## The task
Rename "gray house roof" to "slate roof" everywhere it appears in the material below and reproduce the rest unchanged. Leave the pictures out of your answer.

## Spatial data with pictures
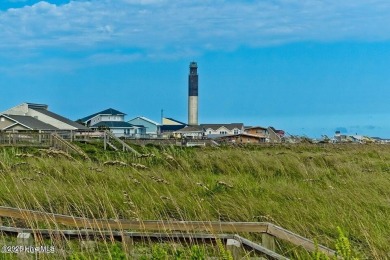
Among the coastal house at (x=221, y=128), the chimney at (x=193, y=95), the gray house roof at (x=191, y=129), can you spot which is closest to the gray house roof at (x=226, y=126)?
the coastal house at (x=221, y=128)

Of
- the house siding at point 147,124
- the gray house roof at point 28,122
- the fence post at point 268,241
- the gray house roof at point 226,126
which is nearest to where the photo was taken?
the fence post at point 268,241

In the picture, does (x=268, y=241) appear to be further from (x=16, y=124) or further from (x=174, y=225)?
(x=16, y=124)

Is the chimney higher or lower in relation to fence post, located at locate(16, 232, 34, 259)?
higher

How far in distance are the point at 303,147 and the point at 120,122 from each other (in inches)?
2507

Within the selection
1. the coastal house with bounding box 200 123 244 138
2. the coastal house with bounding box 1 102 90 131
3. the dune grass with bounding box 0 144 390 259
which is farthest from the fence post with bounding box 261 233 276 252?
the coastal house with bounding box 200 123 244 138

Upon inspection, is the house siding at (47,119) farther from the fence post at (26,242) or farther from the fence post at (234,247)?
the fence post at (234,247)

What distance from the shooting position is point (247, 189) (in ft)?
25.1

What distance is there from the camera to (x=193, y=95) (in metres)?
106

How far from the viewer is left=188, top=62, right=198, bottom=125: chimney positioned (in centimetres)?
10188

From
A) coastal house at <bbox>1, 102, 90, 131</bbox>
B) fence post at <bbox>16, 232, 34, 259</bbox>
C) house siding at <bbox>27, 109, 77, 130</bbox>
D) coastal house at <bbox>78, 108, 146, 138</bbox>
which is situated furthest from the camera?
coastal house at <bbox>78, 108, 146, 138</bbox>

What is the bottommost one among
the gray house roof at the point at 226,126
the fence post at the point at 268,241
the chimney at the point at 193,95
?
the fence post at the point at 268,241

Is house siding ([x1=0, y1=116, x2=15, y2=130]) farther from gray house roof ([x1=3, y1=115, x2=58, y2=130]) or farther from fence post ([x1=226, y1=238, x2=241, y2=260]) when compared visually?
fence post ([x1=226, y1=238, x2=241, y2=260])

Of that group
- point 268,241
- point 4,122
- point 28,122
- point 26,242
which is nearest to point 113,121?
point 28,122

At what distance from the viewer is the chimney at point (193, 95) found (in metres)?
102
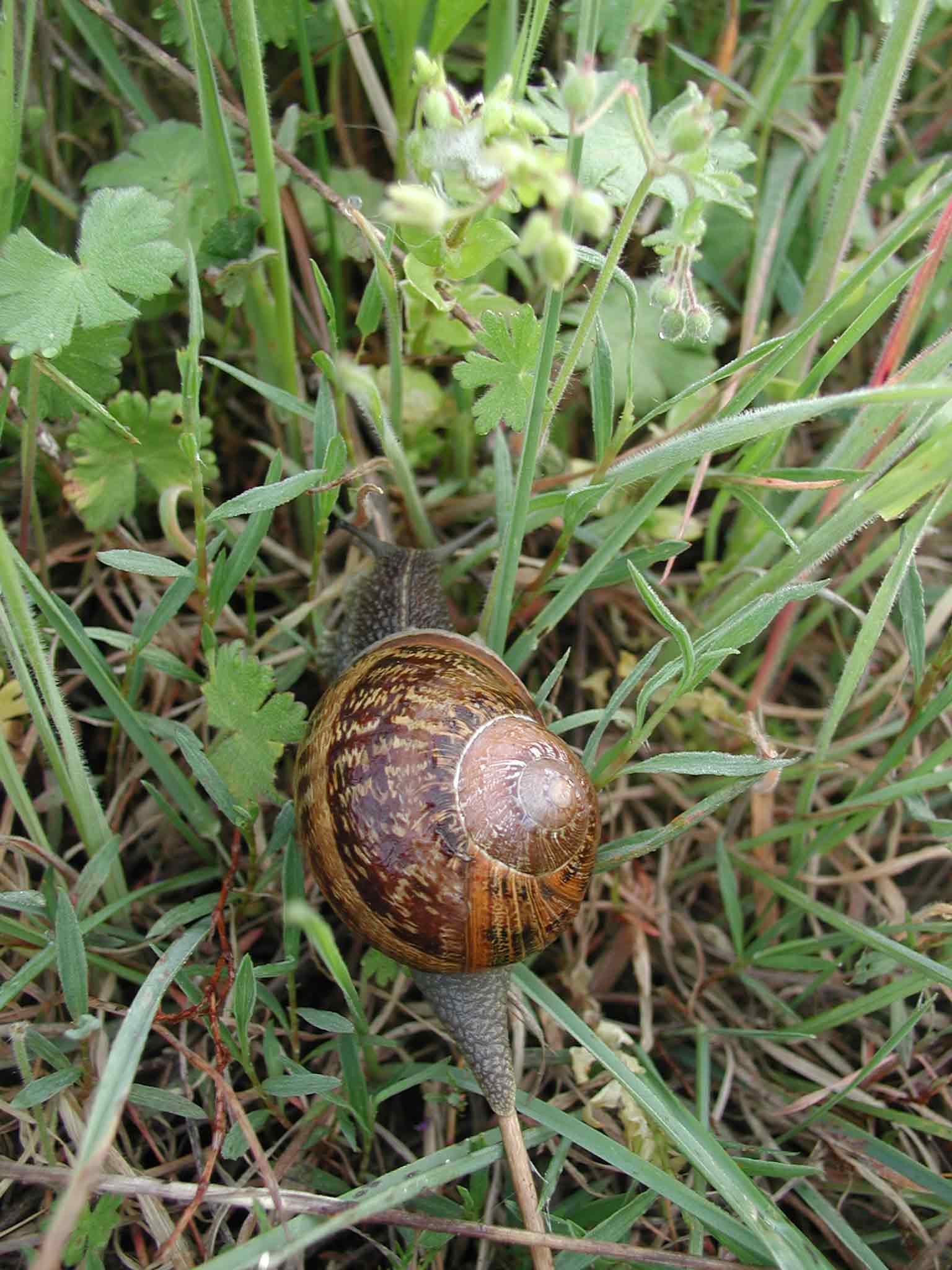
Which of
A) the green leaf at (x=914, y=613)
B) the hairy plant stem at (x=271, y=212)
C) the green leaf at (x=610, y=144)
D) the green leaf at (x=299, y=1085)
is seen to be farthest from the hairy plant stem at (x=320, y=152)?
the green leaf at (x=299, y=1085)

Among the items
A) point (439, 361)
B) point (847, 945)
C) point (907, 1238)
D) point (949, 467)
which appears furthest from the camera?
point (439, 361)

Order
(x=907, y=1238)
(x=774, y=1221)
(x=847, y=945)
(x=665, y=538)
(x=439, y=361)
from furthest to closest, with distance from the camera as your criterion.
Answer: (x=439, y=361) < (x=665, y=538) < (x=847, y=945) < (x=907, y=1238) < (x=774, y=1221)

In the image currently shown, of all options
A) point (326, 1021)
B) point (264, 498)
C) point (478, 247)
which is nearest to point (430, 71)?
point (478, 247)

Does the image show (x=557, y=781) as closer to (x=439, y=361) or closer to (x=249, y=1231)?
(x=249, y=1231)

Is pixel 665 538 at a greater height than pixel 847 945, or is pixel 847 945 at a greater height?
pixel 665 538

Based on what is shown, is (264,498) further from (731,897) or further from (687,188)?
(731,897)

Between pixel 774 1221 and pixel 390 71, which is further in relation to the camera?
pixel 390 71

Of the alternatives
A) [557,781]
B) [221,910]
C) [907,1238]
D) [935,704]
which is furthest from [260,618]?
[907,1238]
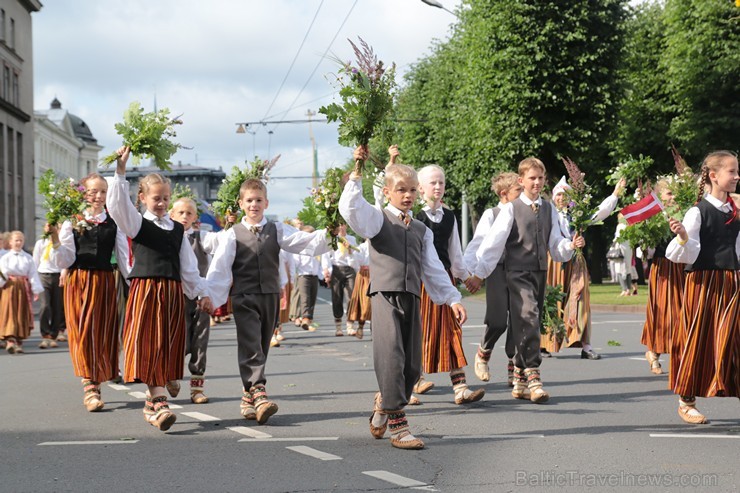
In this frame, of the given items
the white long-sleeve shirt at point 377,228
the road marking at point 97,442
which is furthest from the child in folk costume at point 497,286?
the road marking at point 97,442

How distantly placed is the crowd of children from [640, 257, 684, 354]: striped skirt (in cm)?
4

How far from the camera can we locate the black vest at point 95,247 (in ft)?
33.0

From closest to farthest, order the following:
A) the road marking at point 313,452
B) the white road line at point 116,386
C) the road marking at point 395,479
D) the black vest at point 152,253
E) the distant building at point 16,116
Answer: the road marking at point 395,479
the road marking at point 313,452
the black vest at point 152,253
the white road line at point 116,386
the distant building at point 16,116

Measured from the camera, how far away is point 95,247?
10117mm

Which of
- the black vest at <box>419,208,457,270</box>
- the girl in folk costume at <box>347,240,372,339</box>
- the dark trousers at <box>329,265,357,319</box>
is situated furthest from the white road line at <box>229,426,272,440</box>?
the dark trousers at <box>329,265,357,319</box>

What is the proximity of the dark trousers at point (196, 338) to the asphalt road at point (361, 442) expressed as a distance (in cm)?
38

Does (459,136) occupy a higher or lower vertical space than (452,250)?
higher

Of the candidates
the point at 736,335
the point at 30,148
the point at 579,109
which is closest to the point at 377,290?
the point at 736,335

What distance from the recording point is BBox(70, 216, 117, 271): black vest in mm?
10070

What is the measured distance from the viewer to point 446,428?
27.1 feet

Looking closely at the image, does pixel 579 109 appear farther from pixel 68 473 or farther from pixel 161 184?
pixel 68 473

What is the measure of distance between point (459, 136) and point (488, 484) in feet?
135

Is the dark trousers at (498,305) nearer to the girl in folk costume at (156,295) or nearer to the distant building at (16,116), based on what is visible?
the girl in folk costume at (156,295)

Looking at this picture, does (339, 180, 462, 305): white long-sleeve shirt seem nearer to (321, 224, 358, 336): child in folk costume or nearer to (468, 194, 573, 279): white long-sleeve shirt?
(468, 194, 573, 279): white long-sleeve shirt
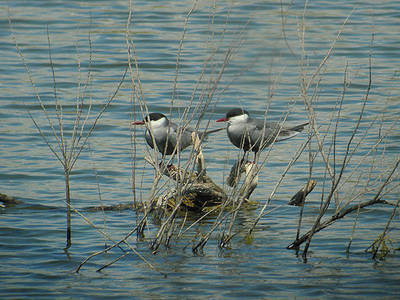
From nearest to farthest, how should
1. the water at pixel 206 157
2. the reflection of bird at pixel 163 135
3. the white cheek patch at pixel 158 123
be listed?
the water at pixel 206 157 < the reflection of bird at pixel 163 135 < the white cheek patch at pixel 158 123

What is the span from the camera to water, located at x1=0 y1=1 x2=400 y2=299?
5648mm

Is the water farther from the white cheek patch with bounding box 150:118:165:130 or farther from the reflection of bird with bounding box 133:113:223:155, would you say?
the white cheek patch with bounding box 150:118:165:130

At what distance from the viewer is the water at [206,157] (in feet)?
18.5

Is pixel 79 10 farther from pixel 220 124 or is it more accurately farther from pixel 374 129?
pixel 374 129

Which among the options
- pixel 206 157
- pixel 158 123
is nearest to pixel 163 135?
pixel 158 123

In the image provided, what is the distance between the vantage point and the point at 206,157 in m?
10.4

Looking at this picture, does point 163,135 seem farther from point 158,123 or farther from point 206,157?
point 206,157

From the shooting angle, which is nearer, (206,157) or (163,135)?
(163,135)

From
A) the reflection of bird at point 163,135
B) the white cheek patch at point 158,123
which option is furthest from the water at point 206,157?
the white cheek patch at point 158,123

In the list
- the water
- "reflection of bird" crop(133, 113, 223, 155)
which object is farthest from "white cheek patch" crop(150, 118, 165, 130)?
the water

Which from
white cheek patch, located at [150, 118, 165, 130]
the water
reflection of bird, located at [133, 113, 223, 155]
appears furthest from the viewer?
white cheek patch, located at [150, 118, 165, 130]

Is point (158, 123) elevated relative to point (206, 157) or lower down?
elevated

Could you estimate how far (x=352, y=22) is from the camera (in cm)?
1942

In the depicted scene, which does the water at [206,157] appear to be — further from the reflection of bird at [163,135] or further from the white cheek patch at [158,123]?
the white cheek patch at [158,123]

## Answer to this problem
Among the coastal house at (x=221, y=128), the chimney at (x=193, y=95), the slate roof at (x=191, y=129), can you spot which is closest to the slate roof at (x=226, y=126)?
the coastal house at (x=221, y=128)

Of
- the house siding at point 147,124
- the slate roof at point 28,122
- the fence post at point 268,241
- the slate roof at point 226,126
which is nearest to where the photo was taken?
the fence post at point 268,241

In the picture, does (x=268, y=241) appear to be further from (x=16, y=124) or further from (x=174, y=225)?
(x=16, y=124)

Is the chimney higher or lower in relation to fence post, located at locate(16, 232, 34, 259)?
higher

How far in distance are the point at 303,147 and the point at 120,122 from each other (in inches)?
2507

Within the selection
1. the coastal house with bounding box 200 123 244 138
2. the coastal house with bounding box 1 102 90 131
3. the dune grass with bounding box 0 144 390 259
which is farthest from the fence post with bounding box 261 233 276 252?
the coastal house with bounding box 200 123 244 138

Upon inspection, is the house siding at (47,119) farther from the fence post at (26,242) or farther from the fence post at (234,247)?
the fence post at (234,247)

What distance from the shooting position is point (247, 189) (in ft)?
25.1

What distance is there from the camera to (x=193, y=95) (in metres)?
106

How far from the viewer is left=188, top=62, right=198, bottom=125: chimney positioned (in centimetres)?
10188

From
A) coastal house at <bbox>1, 102, 90, 131</bbox>
B) fence post at <bbox>16, 232, 34, 259</bbox>
C) house siding at <bbox>27, 109, 77, 130</bbox>
D) coastal house at <bbox>78, 108, 146, 138</bbox>
which is situated furthest from the camera?
coastal house at <bbox>78, 108, 146, 138</bbox>

What is the bottommost one among
the slate roof at the point at 226,126
the fence post at the point at 268,241
the chimney at the point at 193,95
?
the fence post at the point at 268,241

Is house siding ([x1=0, y1=116, x2=15, y2=130]) farther from slate roof ([x1=3, y1=115, x2=58, y2=130]) or farther from fence post ([x1=226, y1=238, x2=241, y2=260]) when compared visually?
fence post ([x1=226, y1=238, x2=241, y2=260])

Of that group
- point 268,241
- point 4,122
- point 28,122
- point 26,242
which is nearest to point 113,121?
point 28,122

At what distance from the viewer is the chimney at point (193, 95) found (in metres)?
102
Which of
A) the green leaf at (x=914, y=613)
B) the hairy plant stem at (x=271, y=212)
C) the green leaf at (x=610, y=144)
D) the green leaf at (x=299, y=1085)
is seen to be farthest from the hairy plant stem at (x=320, y=152)?
the green leaf at (x=299, y=1085)

Among the items
A) point (439, 361)
B) point (847, 945)
C) point (907, 1238)
D) point (949, 467)
which appears furthest from the camera?
point (439, 361)

Order
(x=907, y=1238)
(x=774, y=1221)
(x=847, y=945)
(x=665, y=538)
(x=439, y=361)
from furthest to closest, with distance from the camera as your criterion.
Answer: (x=439, y=361) < (x=665, y=538) < (x=847, y=945) < (x=907, y=1238) < (x=774, y=1221)

In the image currently shown, of all options
A) point (326, 1021)
B) point (264, 498)
C) point (478, 247)
which is nearest to point (430, 71)?
point (478, 247)

Does the image show (x=557, y=781) as closer to (x=439, y=361) or closer to (x=249, y=1231)?
(x=249, y=1231)

Is pixel 665 538 at a greater height than pixel 847 945, or is pixel 847 945 at a greater height?
pixel 665 538

Based on what is shown, is (264,498) further from (731,897) or further from (687,188)?
(731,897)

Between pixel 774 1221 and pixel 390 71, which is further in relation to the camera?
pixel 390 71

Of the alternatives
A) [557,781]
B) [221,910]
C) [907,1238]
D) [935,704]
which is furthest from [260,618]?
[907,1238]
In this frame, of the given items
the white long-sleeve shirt at point 377,228
the road marking at point 97,442
which is furthest from the child in folk costume at point 497,286?
the road marking at point 97,442

How distantly placed is the crowd of children from [640, 257, 684, 354]: striped skirt (in cm)?
4

How far from the camera can we locate the black vest at point 95,247 (in ft)?
33.0

From closest to farthest, order the following:
A) the road marking at point 313,452
B) the white road line at point 116,386
C) the road marking at point 395,479
D) the black vest at point 152,253
E) the distant building at point 16,116
Answer: the road marking at point 395,479
the road marking at point 313,452
the black vest at point 152,253
the white road line at point 116,386
the distant building at point 16,116

Measured from the camera, how far away is point 95,247?
10117mm

Which of
- the black vest at <box>419,208,457,270</box>
- the girl in folk costume at <box>347,240,372,339</box>
- the dark trousers at <box>329,265,357,319</box>
is situated furthest from the white road line at <box>229,426,272,440</box>?
the dark trousers at <box>329,265,357,319</box>

What is the proximity of the dark trousers at point (196, 338) to the asphalt road at point (361, 442) expressed as a distance (in cm)?
38

Does (459,136) occupy a higher or lower vertical space than (452,250)?
higher

Of the candidates
the point at 736,335
the point at 30,148
the point at 579,109
which is closest to the point at 377,290?
the point at 736,335

What distance from the recording point is BBox(70, 216, 117, 271): black vest in mm?
10070

What is the measured distance from the viewer to point 446,428?
27.1 feet

Looking closely at the image, does pixel 579 109 appear farther from pixel 68 473 or farther from pixel 161 184?
pixel 68 473

What is the measure of distance between point (459, 136) and point (488, 484) in feet?
135

Is the dark trousers at (498,305) nearer to the girl in folk costume at (156,295) or nearer to the distant building at (16,116), based on what is visible?
the girl in folk costume at (156,295)

Looking at this picture, does (339, 180, 462, 305): white long-sleeve shirt seem nearer to (321, 224, 358, 336): child in folk costume or nearer to (468, 194, 573, 279): white long-sleeve shirt?
(468, 194, 573, 279): white long-sleeve shirt
From nearest to farthest, how should
1. the water at pixel 206 157
2. the reflection of bird at pixel 163 135
3. the white cheek patch at pixel 158 123
be listed?
the water at pixel 206 157 < the reflection of bird at pixel 163 135 < the white cheek patch at pixel 158 123

What is the span from the camera to water, located at x1=0 y1=1 x2=400 y2=299?
5648mm

Is the water farther from the white cheek patch with bounding box 150:118:165:130 or farther from the reflection of bird with bounding box 133:113:223:155, would you say?
the white cheek patch with bounding box 150:118:165:130

At what distance from the viewer is the water at [206,157] (in feet)?
18.5

Is pixel 79 10 farther from pixel 220 124 or is it more accurately farther from pixel 374 129?
pixel 374 129

Which among the options
- pixel 206 157
- pixel 158 123
is nearest to pixel 163 135?
pixel 158 123

In the image provided, what is the distance between the vantage point and the point at 206,157 in m?
10.4

Looking at this picture, does point 163,135 seem farther from point 158,123 or farther from point 206,157?
point 206,157

From the shooting angle, which is nearer, (206,157) or (163,135)?
(163,135)

From
A) the reflection of bird at point 163,135
B) the white cheek patch at point 158,123
which option is furthest from the water at point 206,157?
the white cheek patch at point 158,123

In the list
- the water
- "reflection of bird" crop(133, 113, 223, 155)
which object is farthest from "white cheek patch" crop(150, 118, 165, 130)?
the water

Which from
white cheek patch, located at [150, 118, 165, 130]
the water
reflection of bird, located at [133, 113, 223, 155]
appears furthest from the viewer?
white cheek patch, located at [150, 118, 165, 130]

Is point (158, 123) elevated relative to point (206, 157) or lower down?
elevated

Could you estimate how far (x=352, y=22) is from the camera (in cm)?
1942

In the depicted scene, which does the water at [206,157] appear to be — further from the reflection of bird at [163,135] or further from the white cheek patch at [158,123]?
the white cheek patch at [158,123]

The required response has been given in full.